Le vagabond sous une ombrelle
trouée : mauvaise traduction et mythification
par Brigitte
Duzan, 21 décembre 2023
Trois
citations
En tête des
exergues de
son ouvrage
« Le vagabond qui passe sous une ombrelle trouée », Jean
d’Ormesson a choisi trois citations explicatives de son titre,
qui renvoie ainsi expressément à une citation de Mao Zedong –
une déclaration faite à Edgar Snow en conclusion de son dernier
entretien avec lui, en décembre 1970 :
« Bah ! Tout
compte fait, qu'aurai-je été ? Le vagabond qui passe sous une
ombrelle trouée ».
|
Edgar Snow avec Mao Zedong en janvier 1965 (photo
rfa) |
|
Ou du moins
telle que cette déclaration a été traduite par le journaliste
américain, et ensuite traduite en français.
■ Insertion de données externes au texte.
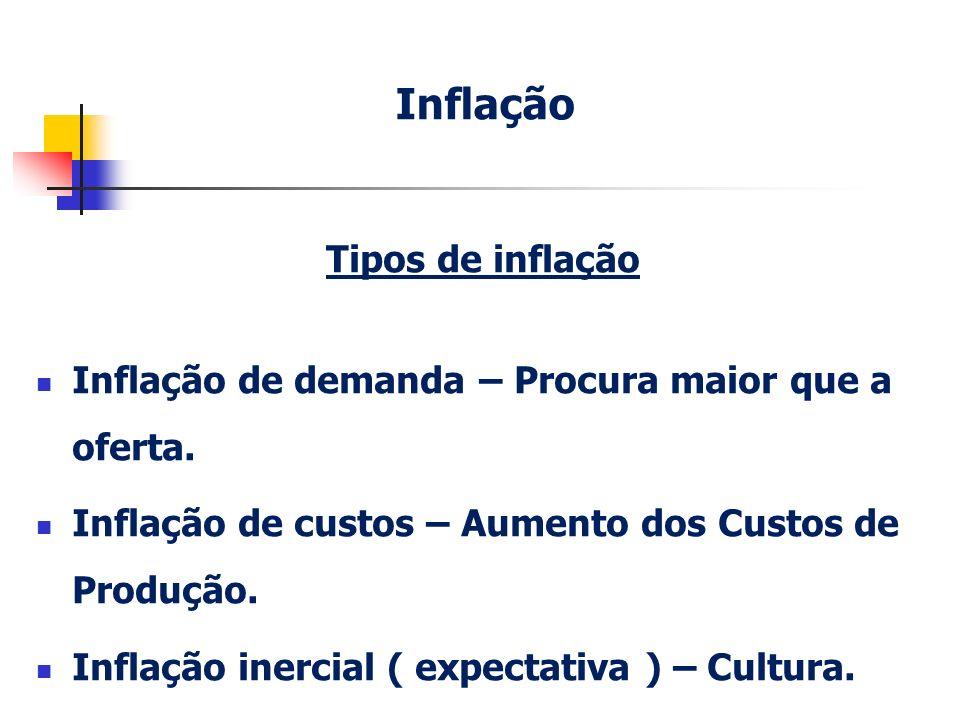 Inflação Tipos de inflação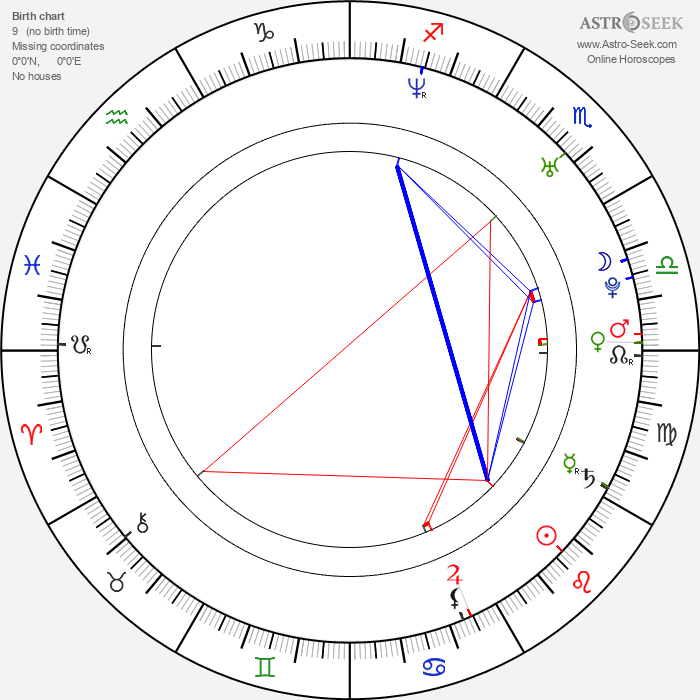Daniela Denby-Ashe - Astrology Natal Birth Chart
Ce qui justifie la
citation de Simon Leys qui suit :
« La
connaissance très rudimentaire que Snow avait de la langue
chinoise et qui n'inclut sans doute jamais l'art de la
contrepèterie ne s'était certes pas améliorée après un
intervalle de quelque trente années passées loin de la Chine
;
il n'y a donc rien d'étonnant à ce qu'il n'ait pas su
reconnaître dans ce moine sous un parapluie évoqué par le
Président un calembour archiconnu. L'expression par homophonie (Wu
fa wu t'ien) appelle plutôt le sens : je n'ai ni foi ni
loi. »
Critique de
Simon Leys que Jean d’Ormesson complète par une troisième, de
Han Suyin :
« La formule
de Mao Tsé-toung que Snow traduit par Le vagabond qui passe
sous une ombrelle trouée et Simon Leys par je n'ai ni foi
ni loi signifierait plutôt : je ne crains rien ni
personne sous le ciel et sur la terre ; ni Dieu ni maître, je
suis un homme libre. »
|
Edgar Snow avec Mao
Zedong, Lois Wheeler et Zhou Enlai à Pékin, ler
octobre 1970 |
|
On est dans le
cas de figure typique des « belles infidèles », où la traduction
voile et déforme le sens véritable du propos non tant en prenant
des libertés avec le sens littéral, mais bien plutôt en passant
à côté des connotations, allusions et jeux de mots qu’il peut
recouvrir. En l’occurrence, c’est bien le cas de la
« traduction » d’Edgar Snow.
Mais
qu’a dit Mao ?
Il a dit :
héshang dǎsǎn,
wúfǎ wútiān
(和尚打伞,
无法无天).
Il s’agit d’un
jeu de mots en forme de double chengyu : [comme] un moine sous
un parapluie (和尚打伞),
chauve (wúfà
无发)
puisque les moines ont la tête rasée et “sans ciel” (wútiān
无天)
puisque le parapluie le cache.
Ce qui se comprend en réalité, par homophonie comme dit Simon
Leys, comme : sans respecter ni la loi (wú
fǎ
无法)
ni les décrets du ciel (wútiān
无天).
Han Suyin
interprète : je suis un homme libre, sans Dieu ni maître. Mais
c’est plus insidieux que cela : il s’agit d’un homme qui ne se
sent tenu par aucune loi ni aucune obligation, quelqu’un qui ne
tient rien pour sacré, avec une certaine note de défi à l’égard
des règles, voire de la parole donnée. Ce qui, dans la bouche de
Mao, prend une signification d’un cynisme révélateur.
Mythification
La traduction
mièvre de Snow est une erreur sans doute involontaire, mais qui
tient aussi à son aveuglement et va dans le sens de la
mythification de Mao à laquelle il a participé - mythification à
laquelle n’ont pas été étrangers les Sollers et autres « maos »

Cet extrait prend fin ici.